Der Mord an dem Sozialdemokraten scheint mit dem Abzug aus Afghanistan zu tun zu haben, bei dem Deutschland seine Ortskräfte im Stich liess. Bonard und Karow ermitteln in einem rasanten Politthriller.
Es ist 7 Uhr 09. Ein Mann telefoniert. Plötzlich fliegen Tauben aufgescheucht hoch. Der Mann, ein Ex-Abgeordneter, fällt um. Mitten in Berlin. Von einem Scharfschützen direkt am Bahnhof Friedrichstrasse getötet, während die Hauptstadt aufgeregt auf den britischen König wartet. Ein politischer Anschlag? Nachrichtensperre? Absage an den Staatsbesuch? Es bleibt dramatisch – bis ein ehemaliger Elitesoldat um 21 Uhr 17 zum Showdown in eine Tiefgarage lädt.
«Vier Leben» haben die Macher des Berliner «Tatorts» den rasanten Fall genannt. Doch werden es die Kommissare Karow (Mark Waschke) und Bonard (Corinna Harfouch) schaffen, tatsächlich vier Leben zu schützen? Werden sie rechtzeitig bereit sein, um den Sniper und seinen Komplizen bei seiner perfekt ausgearbeiteten, von Rache getriebenen Mördertour zu stoppen? Auch wenn die Geschichte zum Ende hin etwas ausschweift, hält einen der temporeiche Politthriller in Atem.
Das Debakel in Afghanistan
Der Fall ist an wahre Begebenheiten angelehnt. Es geht um eine verdrängte Realität in Deutschland: Nach der Machtübernahme der Taliban in Afghanistan im Sommer 2021 wurden die dortigen Ortskräfte im Stich gelassen. «Deutschland erwies sich als nicht ausreichend vorbereitet auf den Schutz der im Land gebliebenen Ortskräfte und ihrer Angehörigen», hiess es erst kürzlich – ganz real – im Abschlussbericht der Enquête-Kommission des Bundestages.
Der Drehbuchautor Thomas André Szabó schreibt das in ein fiktives Szenario um, in dem es um Macht und Einfluss geht, um Arroganz und Feigheit und um die verhängnisvollen Folgen für jeden Einzelnen dabei. An einem einzigen Tag vollstreckt hier jemand nach dem archaischen Prinzip «Auge um Auge, Zahn um Zahn» seine eigenen Urteile. Da brüllt auch die sonst ruhige Bonard herum. Der Regisseur Mark Monheim unterstreicht den Wettlauf mit der Zeit durch das klassische Stilmittel der eingeblendeten Uhrzeit, bildschirmfüllend.

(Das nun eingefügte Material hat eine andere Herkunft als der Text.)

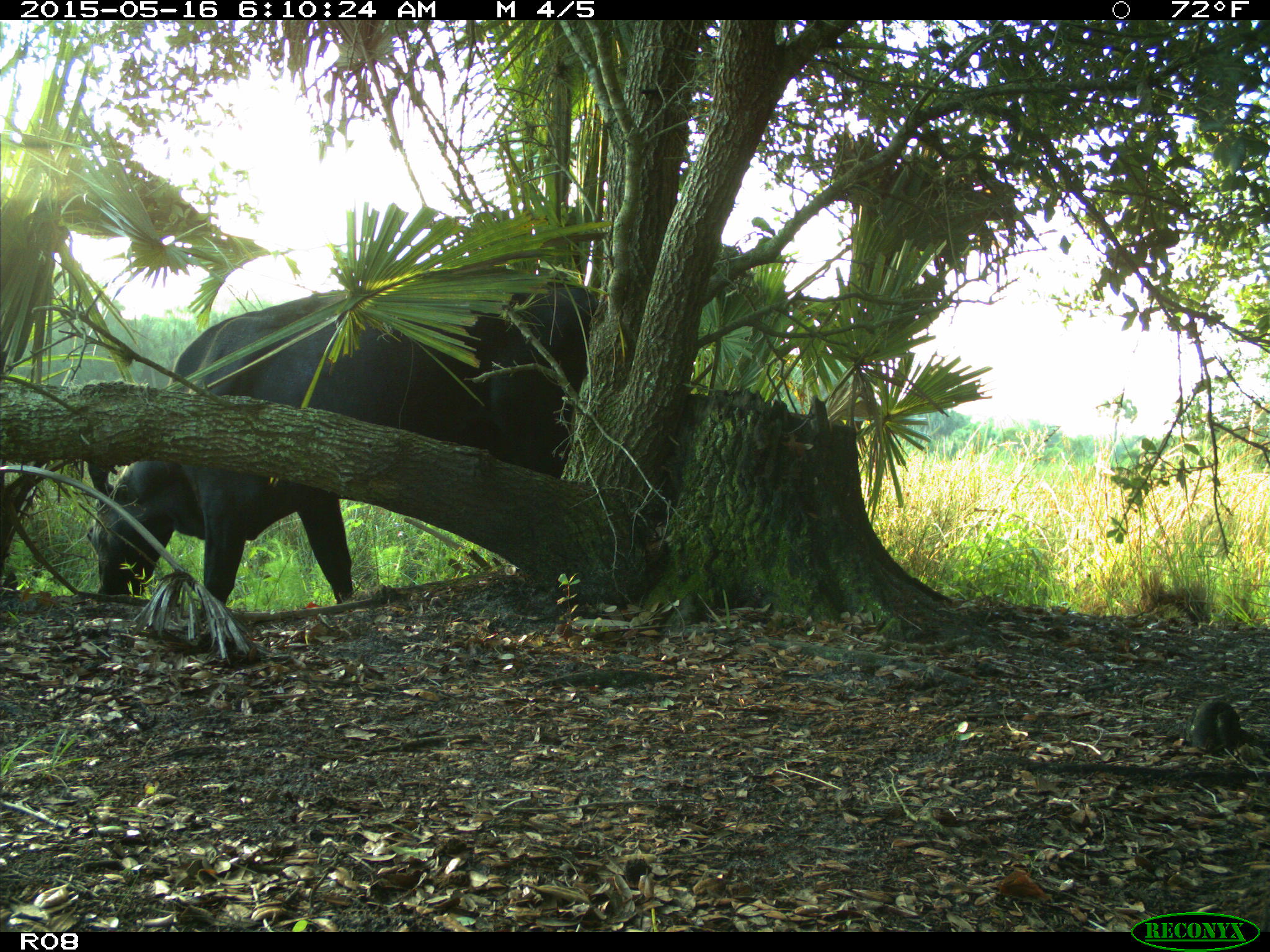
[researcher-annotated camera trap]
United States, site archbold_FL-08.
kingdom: Animalia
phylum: Chordata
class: Mammalia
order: Artiodactyla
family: Bovidae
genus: Bos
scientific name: Bos taurus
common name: domestic cow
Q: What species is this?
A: Bos taurus (domestic cow).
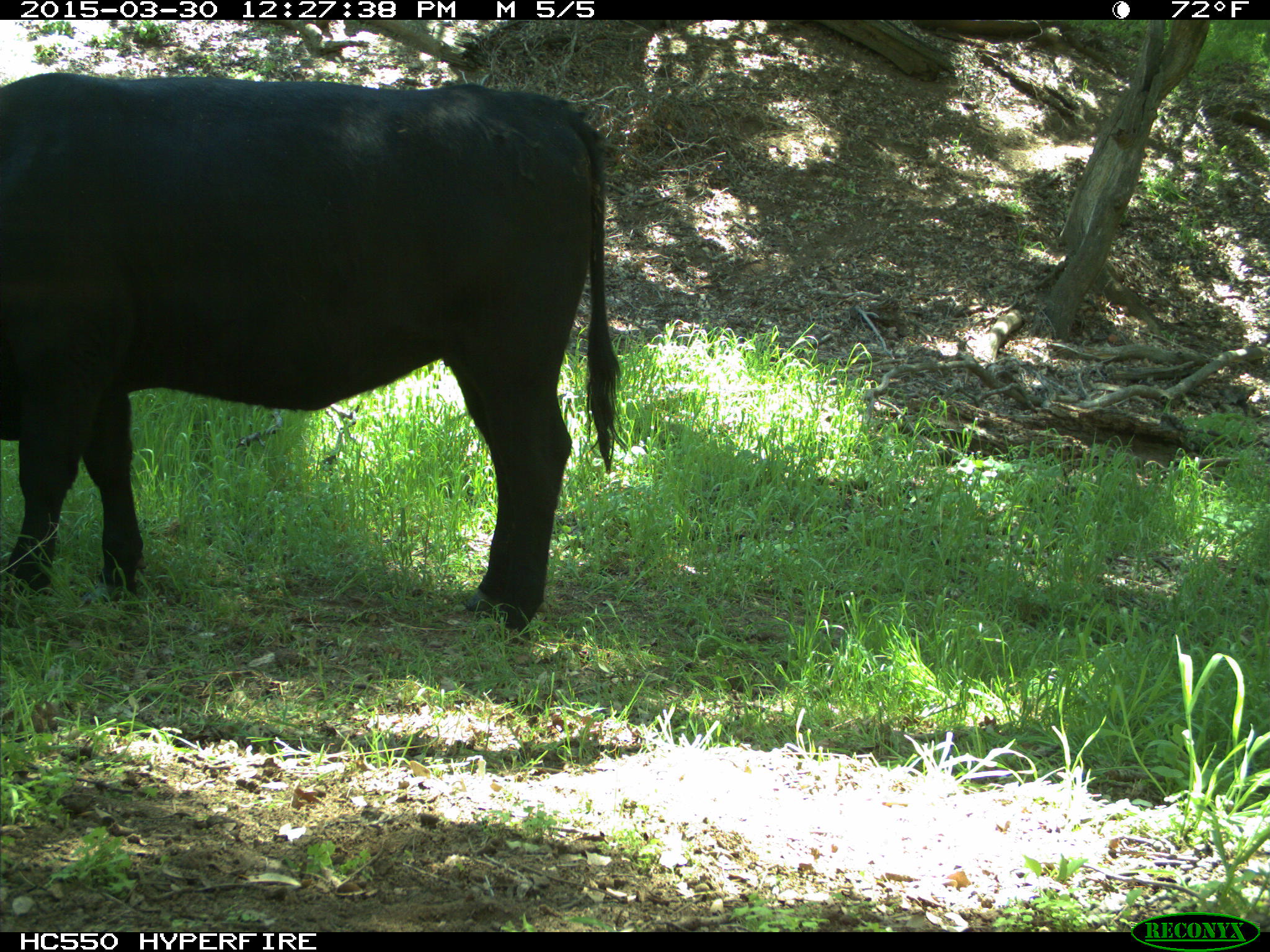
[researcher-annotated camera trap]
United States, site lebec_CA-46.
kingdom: Animalia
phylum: Chordata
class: Mammalia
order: Artiodactyla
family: Bovidae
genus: Bos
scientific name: Bos taurus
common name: domestic cow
Bos taurus (domestic cow).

Der am Morgen hingerichtete Jürgen Weghorst (Philipp Lind) war einst ein aufstrebender Sozialdemokrat. Nachdem er über eine Korruptionsaffäre gestolpert war, tat er sich als Lobbyist eines Lebensmittelverbandes hervor. Als solcher reiste er nach Afghanistan. Mit ihm zwei Begleiterinnen und ein Begleiter, angesehene, einflussreiche Akteure des Berliner Politzirkus.
Doch dann, im Chaos des überstürzten Abzugs der USA, lief etwas schief. Etwas, das auch das Leben der afghanischen Richterin Soraya Barakzay (eine hervorragende Pegah Ferydoni) für immer veränderte. Barakzay lebt mittlerweile in Berlin und hält der deutschen Politik mittels öffentlicher Aktionen den Spiegel vor. Ist sie die treibende Kraft hinter der Mordserie?
Aus der Perspektive des Täters
Die Kamera sucht den weiten Blick von den Dächern Berlins. Es ist ein Spiel zwischen oben und unten. Die Perspektive ist vor allem die des Täters, der den Ermittlern stets voraus zu sein scheint. Die beiden Kommissare sind Getriebene in diesem Fall, wo Blut offenbar mit Blut vergolten werden soll.
Karow agiert emotional, ist dünnhäutig, wütend, ungeduldig. Seine Verzweiflung schreit er heraus. Bonard gibt die Besonnene, doch selbst ihr gelingt die Zurückhaltung nur bedingt, mag sie sich noch so schnell entschuldigen für ihre Ausfälle. Sie muss sich auf die teilweise grenzüberschreitenden Methoden Karows einlassen, um Leben retten zu können. Sie muss ihm vertrauen.
«Wenn ich so was noch mal mit Ihnen erlebe, dann kriegen Sie den Arsch versohlt», sagt sie zum angeschossenen Karow. Er schmiegt sich an ihre Schulter und meint: «Das kann ja noch richtig interessant werden mit Ihnen.» Recht hat der Mann.
«Tatort» aus Berlin: «Vier Leben», am Sonntag, 20.05/20.15 Uhr, SRF 1 / ARD.